Could you transcribe each entry below exactly, minus the images?

Short web captions:
_ _ _ _ _ _ _

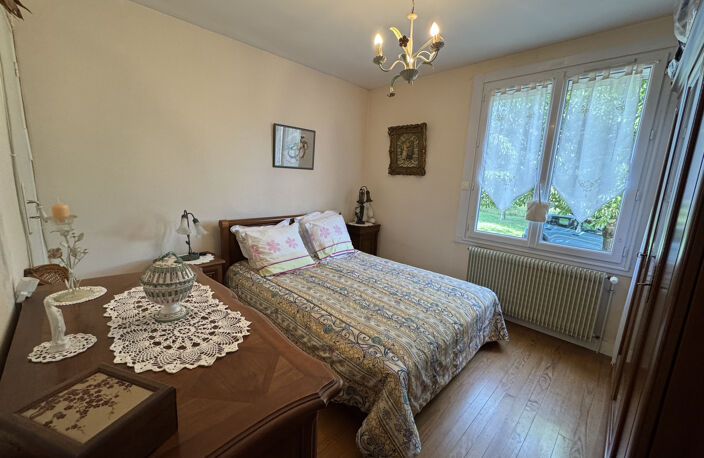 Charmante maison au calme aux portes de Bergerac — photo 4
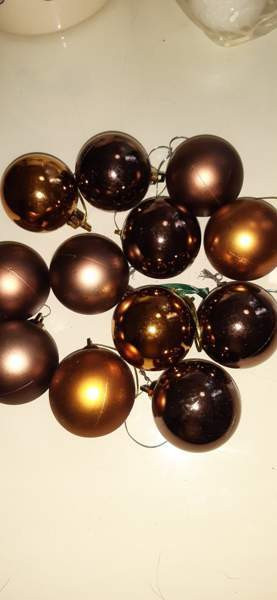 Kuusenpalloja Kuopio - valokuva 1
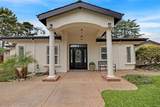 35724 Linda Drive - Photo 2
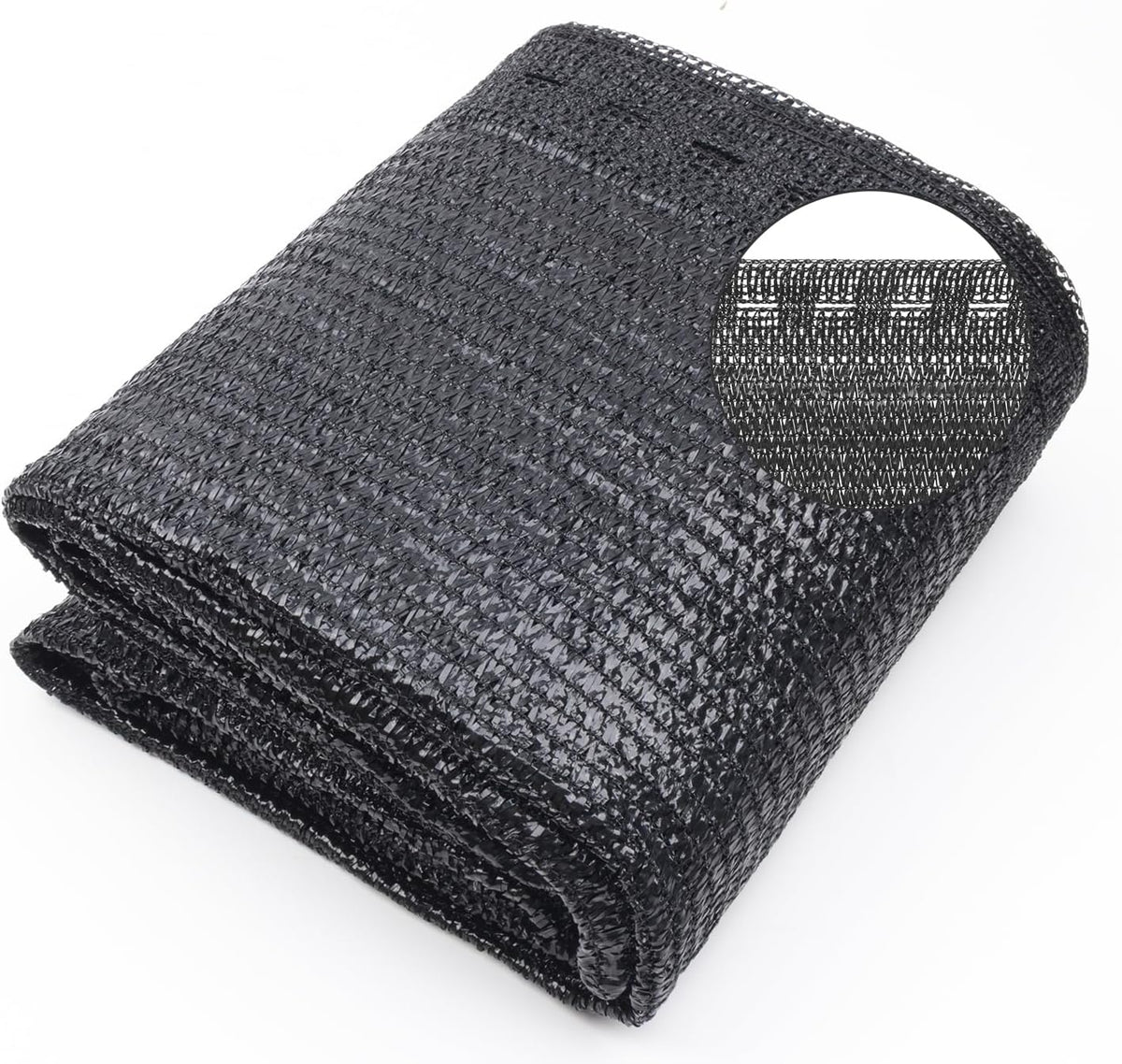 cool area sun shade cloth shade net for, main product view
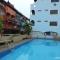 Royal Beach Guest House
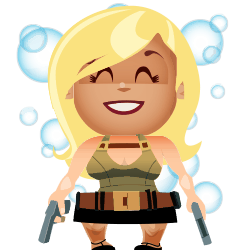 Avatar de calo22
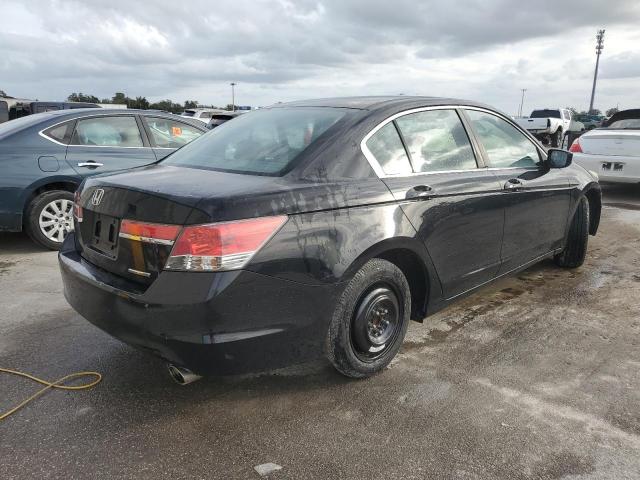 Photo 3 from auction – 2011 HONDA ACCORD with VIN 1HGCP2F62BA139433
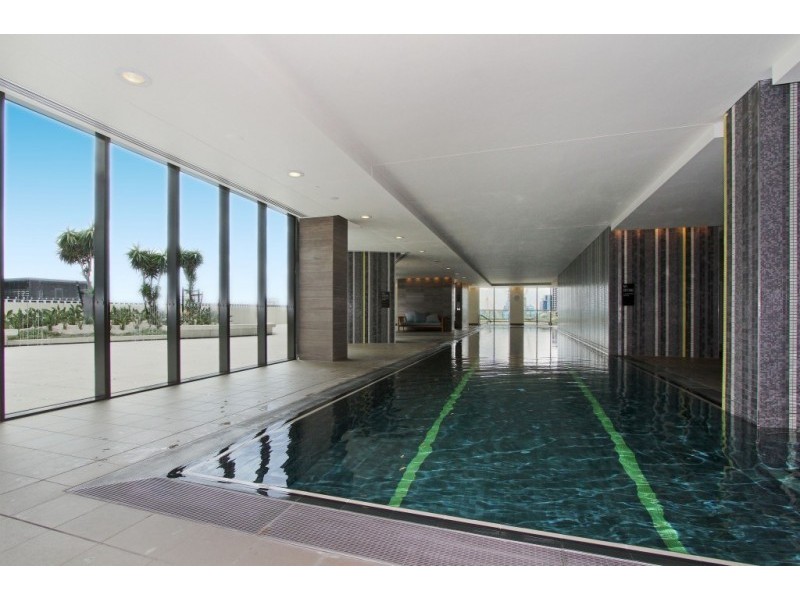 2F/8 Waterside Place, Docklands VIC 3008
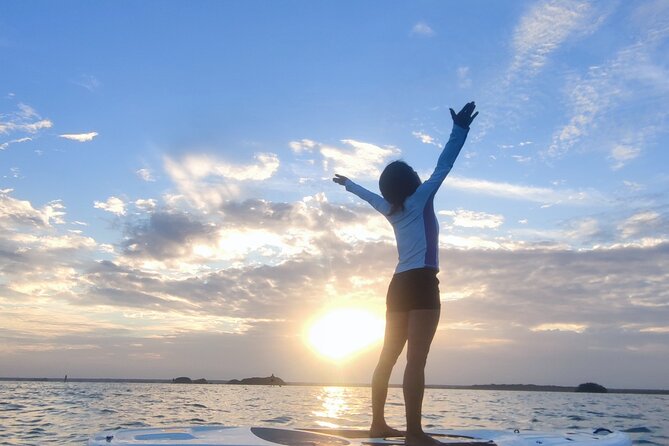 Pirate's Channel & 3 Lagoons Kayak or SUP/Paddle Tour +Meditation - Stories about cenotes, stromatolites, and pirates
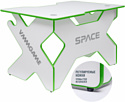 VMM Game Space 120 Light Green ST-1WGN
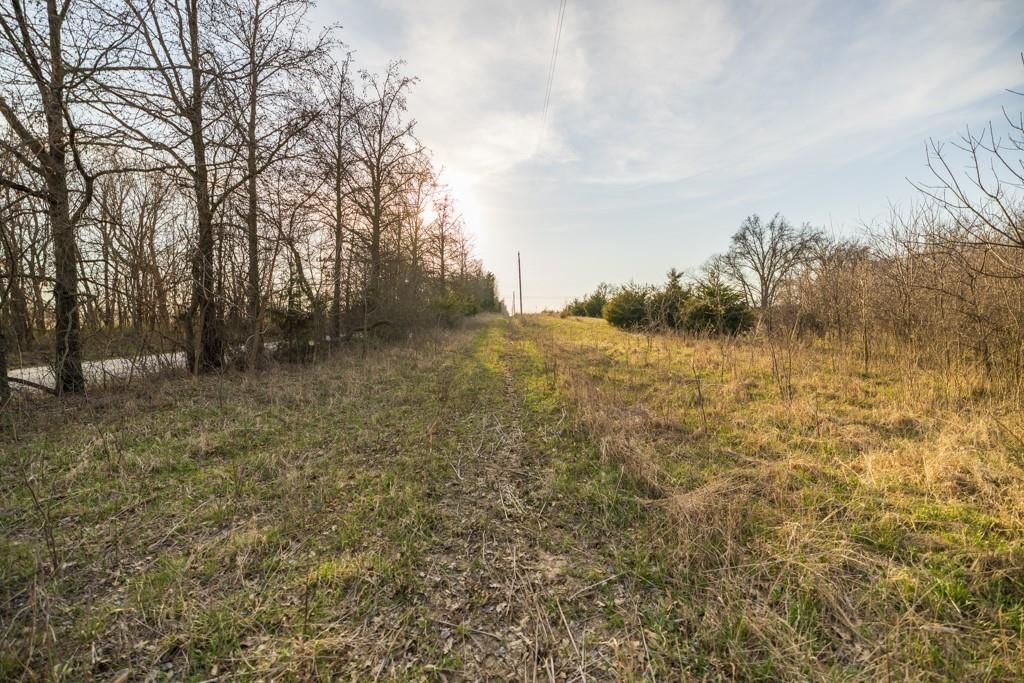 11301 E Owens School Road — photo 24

_ _ _ _ _ _ _

* _Problem solution_:
 Charmante maison au calme aux portes de Bergerac — photo 4
 Kuusenpalloja Kuopio - valokuva 1
 35724 Linda Drive - Photo 2
 cool area sun shade cloth shade net for, main product view
 Royal Beach Guest House
 Avatar de calo22
 Photo 3 from auction – 2011 HONDA ACCORD with VIN 1HGCP2F62BA139433
 2F/8 Waterside Place, Docklands VIC 3008
 Pirate's Channel & 3 Lagoons Kayak or SUP/Paddle Tour +Meditation - Stories about cenotes, stromatolites, and pirates
 VMM Game Space 120 Light Green ST-1WGN
 11301 E Owens School Road — photo 24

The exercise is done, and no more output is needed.